What is required: Copy the rows below word for word, starting at the line that contains "What is the intervening" and ending at the last line of the rows.

Information shown:
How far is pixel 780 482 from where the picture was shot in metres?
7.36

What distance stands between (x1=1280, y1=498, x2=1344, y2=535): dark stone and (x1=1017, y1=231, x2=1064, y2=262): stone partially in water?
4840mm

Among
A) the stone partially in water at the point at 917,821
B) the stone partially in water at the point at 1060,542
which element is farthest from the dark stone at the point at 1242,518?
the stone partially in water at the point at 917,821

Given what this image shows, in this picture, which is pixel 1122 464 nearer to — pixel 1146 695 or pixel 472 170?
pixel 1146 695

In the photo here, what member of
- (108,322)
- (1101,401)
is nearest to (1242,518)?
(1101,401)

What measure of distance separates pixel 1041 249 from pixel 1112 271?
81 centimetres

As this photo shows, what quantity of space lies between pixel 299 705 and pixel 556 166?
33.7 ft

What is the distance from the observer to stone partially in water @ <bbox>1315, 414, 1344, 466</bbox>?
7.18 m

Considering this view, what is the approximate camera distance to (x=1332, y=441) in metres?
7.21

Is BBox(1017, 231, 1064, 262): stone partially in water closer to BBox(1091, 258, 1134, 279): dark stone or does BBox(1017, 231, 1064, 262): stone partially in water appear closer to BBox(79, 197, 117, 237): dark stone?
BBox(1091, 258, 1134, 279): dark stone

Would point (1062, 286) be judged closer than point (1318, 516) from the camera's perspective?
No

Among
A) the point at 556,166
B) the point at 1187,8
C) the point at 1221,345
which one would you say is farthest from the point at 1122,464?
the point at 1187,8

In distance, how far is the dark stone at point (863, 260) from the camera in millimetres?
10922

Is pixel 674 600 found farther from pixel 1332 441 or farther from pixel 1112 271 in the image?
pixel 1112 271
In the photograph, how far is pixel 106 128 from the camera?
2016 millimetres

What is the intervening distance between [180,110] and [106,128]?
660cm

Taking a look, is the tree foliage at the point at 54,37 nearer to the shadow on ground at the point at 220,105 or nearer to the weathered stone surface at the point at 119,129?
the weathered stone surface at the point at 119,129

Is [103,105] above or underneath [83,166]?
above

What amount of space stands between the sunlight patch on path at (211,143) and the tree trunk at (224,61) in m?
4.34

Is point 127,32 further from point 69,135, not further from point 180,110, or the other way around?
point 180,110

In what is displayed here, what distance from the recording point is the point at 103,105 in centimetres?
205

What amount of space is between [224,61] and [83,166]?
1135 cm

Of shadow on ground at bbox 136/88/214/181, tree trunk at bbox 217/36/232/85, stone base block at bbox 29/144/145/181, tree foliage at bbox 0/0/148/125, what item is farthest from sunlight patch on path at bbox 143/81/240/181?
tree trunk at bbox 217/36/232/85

Answer:
What is the intervening distance between [180,110] and [106,128]?
660cm

Taking a look, is the tree foliage at the point at 54,37 nearer to the shadow on ground at the point at 220,105 or nearer to the weathered stone surface at the point at 119,129?
the weathered stone surface at the point at 119,129

Is [103,105] above or underneath [83,166]?
above

What amount of space stands between the sunlight patch on path at (211,143) and the tree trunk at (224,61) in m?
4.34

Is point 127,32 further from point 69,135, not further from point 180,110, or the other way around?
point 180,110

In what is displayed here, what distance from the recording point is the point at 103,105 in centimetres?
205

What amount of space is between [224,61] and [83,166]?
1135 cm

Of shadow on ground at bbox 136/88/214/181, tree trunk at bbox 217/36/232/85, stone base block at bbox 29/144/145/181, tree foliage at bbox 0/0/148/125, what item is farthest from sunlight patch on path at bbox 143/81/240/181?
tree trunk at bbox 217/36/232/85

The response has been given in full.